- [Quoted passage]
>>>>>

A spoiler-free commendation of HBO Max’s newest hit ‘The Last of Us’


Amanda Riha

Illustration by

Michael Sicoli, Staff Writer

Most people love a good apocalypse show. Whether it’s zombies or aliens — maybe a good nuclear fallout — people are fascinated by different perspectives on the end of the world. But most people, especiallly video game enthusiasts, never consider fungus as a world-ending option.

Unless, of course, you played or watched “The Last of Us” when it came out on PlayStation 3 in 2013. Then you probably had some trouble fighting through the tears of an absolutely heart-wrenching story. Now, the same story is being played out on HBO Max as a series.

The fifth episode of the series released on Feb. 10 clearing the midway point of the nine-episode first season.

This apocalypse concept is built around genuine scientific theory. The show opens with an amazing scene, paired with dull shots of a mindless crowd as a scientist explains the risk certain fungi possess. Cordyceps is a real fungus that takes control of ants and spiders. It can’t exist in humans due to our higher body temperature, but as the show suggests, a mutation due to global warming could cause that leap to be made.

It’s terrifying. But that’s the show.

The story follows a dynamic pair of characters. There’s Joel Miller, a perfectly-played pessimist by Pedro Pascal. Then there’s Ellie Williams, an upstart child who has known nothing other than the run-down world that exists. Bella Ramsey does a brilliant job of playing a girl who’s built up a shield of sarcasm and quick wit to handle the often-abrasive situations.

It’s an incredible story as the pair travel through a post-outbreak United States, dealing with the infected in a dilapidated country. There are raiders, people who adjusted to this new world by stepping on the throats of others. None of that is uncommon in apocalyptic shows, but “The Last of Us” stands out because of its hybrid form of video game and show.

Plenty of shows have tried to bridge the gap before, but often struggle to replace hours of gameplay with sufficient TV content. But “The Last of Us” does exactly what a video game-turned-TV show should do — it switches perspective away from your characters.

<<<<<

- [Given information]

>>>>>

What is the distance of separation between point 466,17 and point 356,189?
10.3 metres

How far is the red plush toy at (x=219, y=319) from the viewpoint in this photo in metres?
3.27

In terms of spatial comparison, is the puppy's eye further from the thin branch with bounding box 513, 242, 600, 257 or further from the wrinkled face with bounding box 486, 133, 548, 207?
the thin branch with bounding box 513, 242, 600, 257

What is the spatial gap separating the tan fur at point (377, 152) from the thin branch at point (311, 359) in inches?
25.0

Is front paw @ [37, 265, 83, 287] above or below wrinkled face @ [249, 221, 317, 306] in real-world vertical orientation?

<<<<<
>>>>>

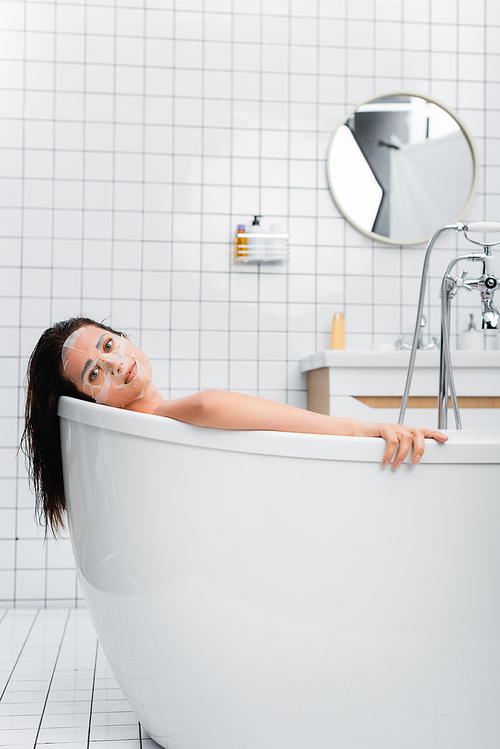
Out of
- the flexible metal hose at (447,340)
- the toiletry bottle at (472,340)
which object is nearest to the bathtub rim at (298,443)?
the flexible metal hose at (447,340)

<<<<<
>>>>>

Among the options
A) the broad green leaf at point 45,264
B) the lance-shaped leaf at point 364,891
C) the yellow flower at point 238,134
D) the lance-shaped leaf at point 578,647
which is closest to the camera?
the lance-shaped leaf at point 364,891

<<<<<

- [Actions to take]
- A) In the HBO Max review, what two creatures does Cordyceps take control of?
- B) Revise the HBO Max review: begin at the words "Amanda Riha" and stop after "nine-episode first season.", replacing "series" with "show".
- C) Extend the review of the HBO Max adaptation, picking up after its final sentence.

- [Solved problems]
- A) Ants and spiders.

- B)
Amanda Riha

Illustration by

Michael Sicoli, Staff Writer

Most people love a good apocalypse show. Whether it’s zombies or aliens — maybe a good nuclear fallout — people are fascinated by different perspectives on the end of the world. But most people, especiallly video game enthusiasts, never consider fungus as a world-ending option.

Unless, of course, you played or watched “The Last of Us” when it came out on PlayStation 3 in 2013. Then you probably had some trouble fighting through the tears of an absolutely heart-wrenching story. Now, the same story is being played out on HBO Max as a show.

The fifth episode of the show released on Feb. 10 clearing the midway point of the nine-episode first season.

- C)
A video game is based around the player — Miller — which often means you don’t leave the perspective of that character. The show breaks that barrier and expounds upon smaller mentions of characters the video game can’t dive deeper into. In fact, it even strengthens the story from where it was.

Episode 3, for example, shares the perspective of doomsday-prepper Bill. He has a brief appearance in the game that is limited to a line of dialogue and a hidden note. But in the show, his relationship with newcomer Frank receives a whole episode of development and care.

On one hand, you have gun-toting, anti-establishment Bill, someone who’s set death traps across his town to keep people out. On the other hand, you have optimist Frank who sees the best in people. Their relationship in this horrific world is unlike any seen in another piece of media — and it’s barely explored in the game.

When you pair excellent characters with top-tier acting and detailed storytelling it gives a reason for people who already know how the story goes to be locked into every episode. And if you didn’t play the game, power to you — here’s a beautiful tragedy that you can watch for the first time. Color me jealous.

Episodes release every Sunday at 9 p.m. on HBO Max, with each episode even more heartbreaking than the last. Have the tissues and popcorn ready on hand; nothing comes easy for these beloved protagonists.